In Boston, where the problem has been especially exposed in recent months, there have been widespread calls for the resignation of Cardinal Bernard Law, spiritual head of the Boston archdiocese.
The Globe reported the Rev. Thomas P. Doyle, who as a canon lawyer working at the Vatican Embassy in Washington wrote a 1985 study on sexual abuse by priests, as saying that Comiskey’s move could prove revolutionary for the rest of the church.
Bishop Comiskey had set “a new standard for accountability,” Doyle told the paper.
“Bishop Comiskey is the first bishop to have placed the victims before himself. Other bishops have apologized, but Bishop Comiskey is the first one to admit that apologies are not enough.”
Doyle said the Irish prelate’s resignation would place more pressure on Cardinal Law to resign.
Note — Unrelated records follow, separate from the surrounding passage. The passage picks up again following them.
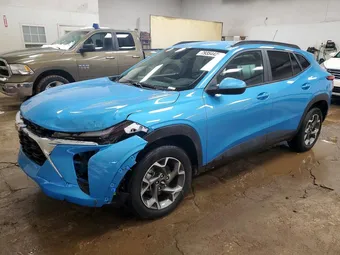 2025 Chevrolet Trax KL77LHEP1SC316189 Lot 79354425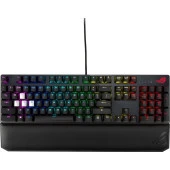 ASUS ROG STRIX XA04 STRIX SCOPE DX RD TR AURA SYNC RGB MEKANİK OYUNCU KLAVYE 90MP01I0*B0YA00 - 1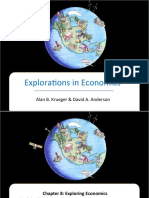 Explorations in Economics: Alan B. Krueger & David A. Anderson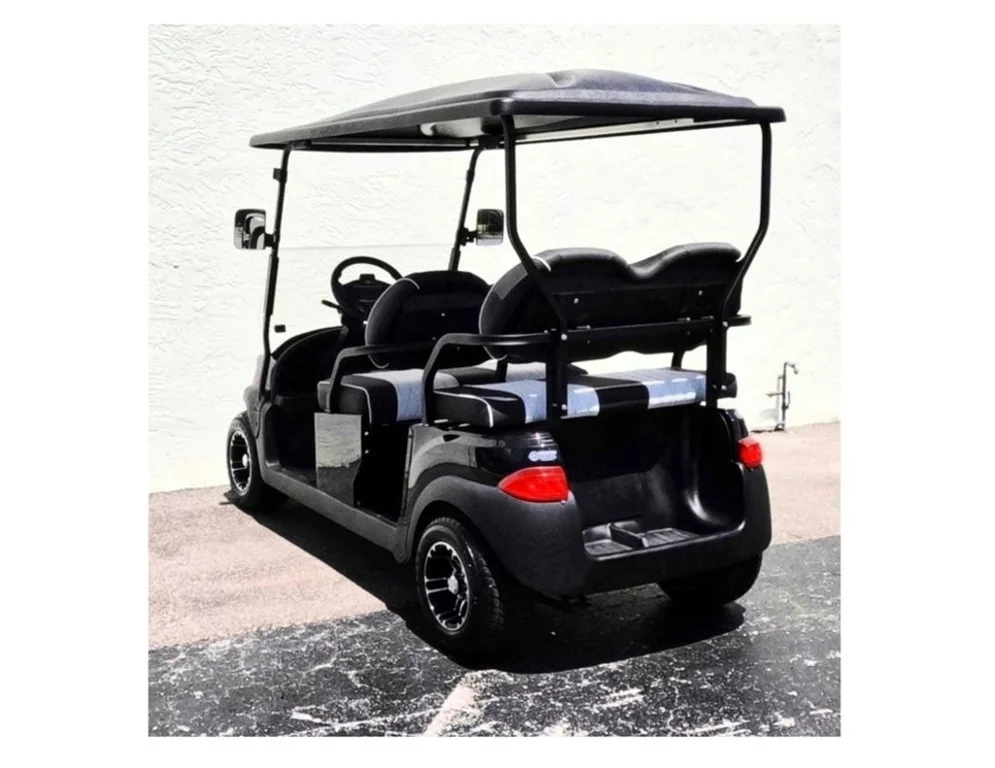 2020 Club Car Tempo 4Fun photo 6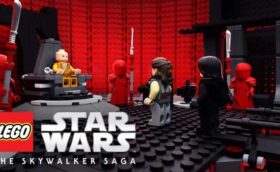 Lego Star Wars The Skywalker Free Download PC 2022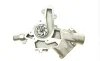 Помпа воды Opel Astra G/H/Corsa C/D 1.2 16V/1.4 00-14/Combo 1.4 16V 05- (B/B) (8лоп) (с датчиком t) BUGATTI PA10318 (фото 2)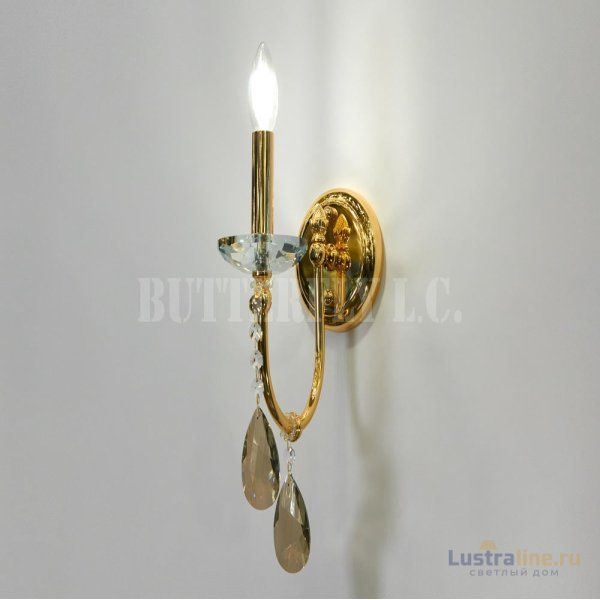 Бра 9865/1 Gold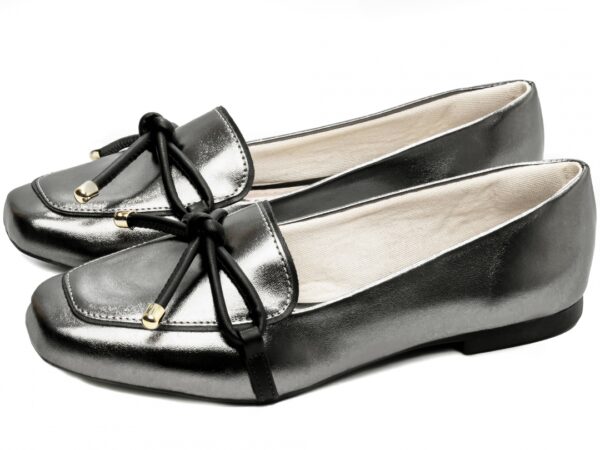 Mocassim Feminino Rasteiro - Image 6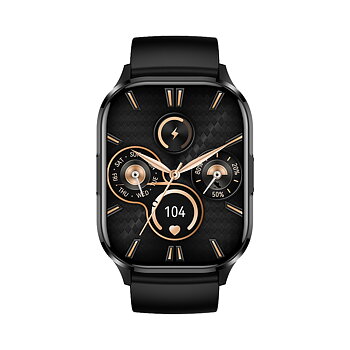 Philippe Palmer Smart Watch LP21 AMOLED Black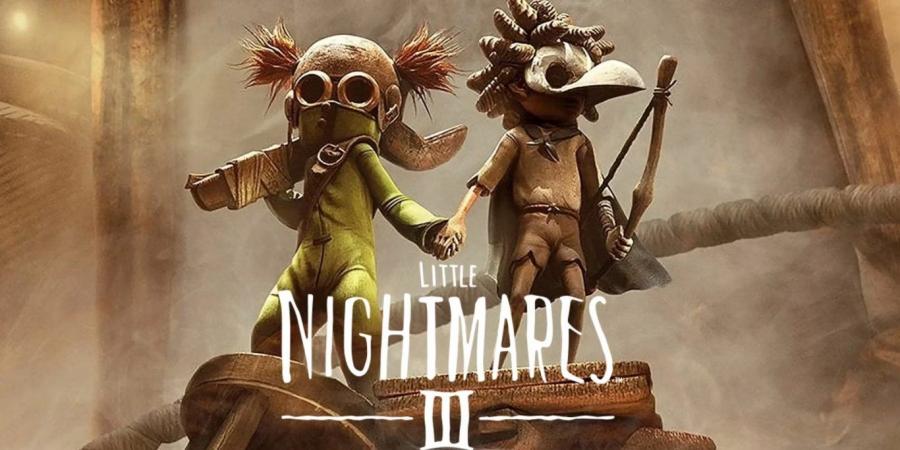 عرض Little Nightmares 3 يركز على كيان مرعب يطارد اللاعبين - الخليج الان جيمنج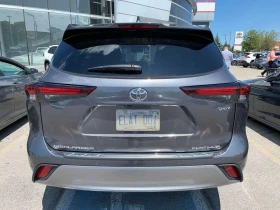 Toyota Highlander | Hybrid Limited | 360 | ОБДУХВАНЕ | CARFAX | , снимка 4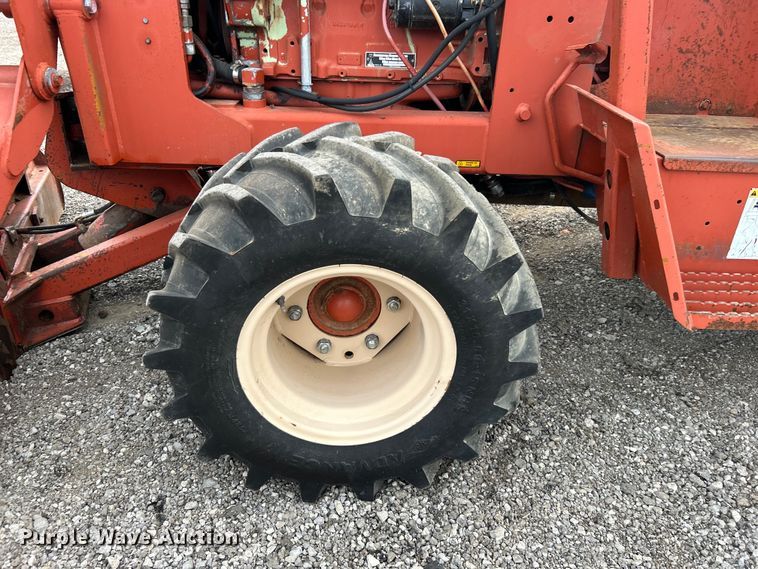 image for item EG0884 1998 Ditch Witch 7610 trencher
“Cardinal Law should read Bishop Comiskey’s resignation speech. He should memorize it,” Doyle said. “He is thinking clearly and acting courageously. He is saying the church is not about the bishops, it’s about the people. He is the first bishop to show humility.”
However, Ray Flynn, head of the group Catholic Alliance and former U.S. ambassador to the Vatican, did not agree that Bishop Comiskey’s resignation was relevant to the situation faced by Cardinal Law.
“I don’t think so. It’s apples and oranges,” Flynn told the Echo.
Flynn said that a major difference was that Cardinal Law did not face the kind of personal problems that Bishop Comiskey had endured, not least a well-publicized struggle with alcohol.
“It will be determined that Law was given some terrible medical advice and bad legal advice,” Flynn said. “But if Law resigned, a new archbishop would be faced with a potentially chaotic situation that he might find difficult to control. It’s a very difficult job.”
At the same time, Flynn, who said he had personally met with Bishop Comiskey on one occasion, said that he now expected much of Cardinal Law.
“He’s got to stay here and finish it,” Flynn said. “Law has what it takes. He blew this one. He didn’t pay close enough attention and was too forgiving and nanve. He’s got to put in place a no-tolerance policy and the proper team to cope with this [pedophilia] problem. He’s got to deliver on this one.”